Bis 13:30 Uhr übernehmen die Lehrerinnen die Betreuung der Kinder, die in die Schule kommen, obwohl es keinen Schulunterricht gibt. Anschließend, bis 16:30 Uhr und freitags bis 15:30 Uhr, können die Kinder, die einen Ogata-Platz haben, dorthin wechseln. Sie werden in Kleinstgruppen mit je fünf Kindern betreut.

Andreas Preuß, Vorsitzender des Ogata-Trägervereins an der EDS, berichtet: „Wir hatten die Mitarbeiterinnen und Mitarbeiter großenteils für Montag und Dienstag erst einmal nach Hause geschickt.“ Am Montagmorgen wurde dann mit der pädagogischen Leitung der Ogata besprochen, wie es weitergeht.
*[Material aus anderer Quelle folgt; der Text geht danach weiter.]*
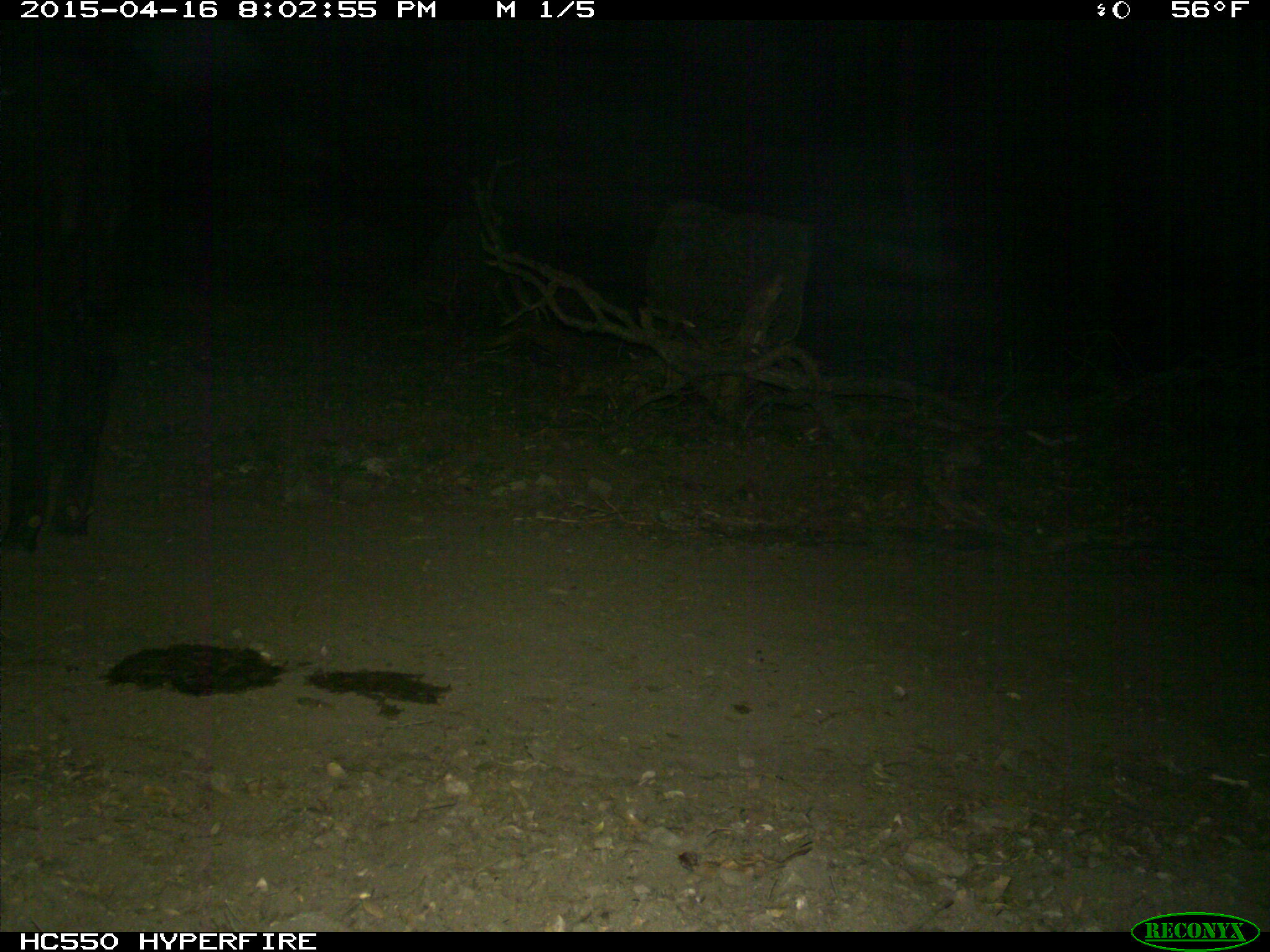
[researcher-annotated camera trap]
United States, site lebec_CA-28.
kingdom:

Bis dahin, so die Hoffnung, würde es einen genauen Überblick geben, wie viele Kinder einen Notplatz benötigen würden.

Am Montagmorgen kam ein knappes Dutzend Kinder in die Schule, ebenso viele nutzten auch das Angebot der Ogata. „Unsere Mitarbeiterinnen und Mitarbeiter werden die Gelegenheit nutzen, die Betreuungsverträge für das kommende Schuljahr abzuschließen.“ Sie würden auch andere Arbeiten erledigen, die im alltäglichen Arbeitsstress schon einmal etwas zu kurz kämen.